Received 15 June 1999; Accepted 23 June 1999

Copyright © 2000 Hindawi Publishing Corporation. This is an open access article distributed under the Creative Commons Attribution License, which permits unrestricted use, distribution, and reproduction in any medium, provided the original work is properly cited.

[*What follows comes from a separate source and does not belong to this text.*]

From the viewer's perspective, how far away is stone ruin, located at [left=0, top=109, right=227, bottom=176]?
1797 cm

Females have a greater susceptibility to ethanol-induced liver injury than males. Females who drink ethanol regularly and have been overweight for 10 years or more are at greater risk for both hepatitis and cirrhosis than males, and females develop ethanol-induced liver injury more rapidly and with less ethanol than males. Female rats on an enteral ethanol protocol exhibit injury more quickly than males and have widespread fatty changes over a larger portion of the liver lobule. Moreover, levels of plasma endotoxin, intracellular adhesion molecule-1, free radical adducts, infiltrating neutrophils and nuclear factor kappa B are doubled in female rat livers compared with male rat livers after enteral ethanol treatment. Additionally, estrogen treatment in vivo increases the sensitivity of hepatic macrophages or Kupffer cells to endotoxin. Evidence has been presented that Kupffer cells are pivotal in the development of ethanol-induced liver injury. Destroying Kupffer cells with gadolinium chloride or decreasing bacterial endotoxin by sterilizing the gut with antibiotics inhibits early inflammation due to ethanol. Similar results have been obtained with anti-tumour necrosis factor-alpha antibody. These data pointed to the hypothesis that ethanol-induced liver injury involves elevations in circulating endotoxin concentrations leading to activation of Kupffer cells, which causes a hypoxia-reoxygenation injury. This theory has been tested using pimonidazole, a 2-nitroimidazole marker, to quantify hypoxia in downstream, pericentral regions of the hepatic lobule. After chronic enteral ethanol treatment, pimonidazole binding doubles. Enteral ethanol also increases free radicals detected with electron spin resonance. Radical adducts, with coupling constants such as alpha-hydroxyethyl radical, have been shown to arise from ethanol. Importantly, hypoxia and radical production detected in bile are also decreased by the destruction of Kupffer cells with gadolinium chloride. These data support the hypothesis that Kupffer cells contribute to the vital sex differences in liver injury caused by ethanol.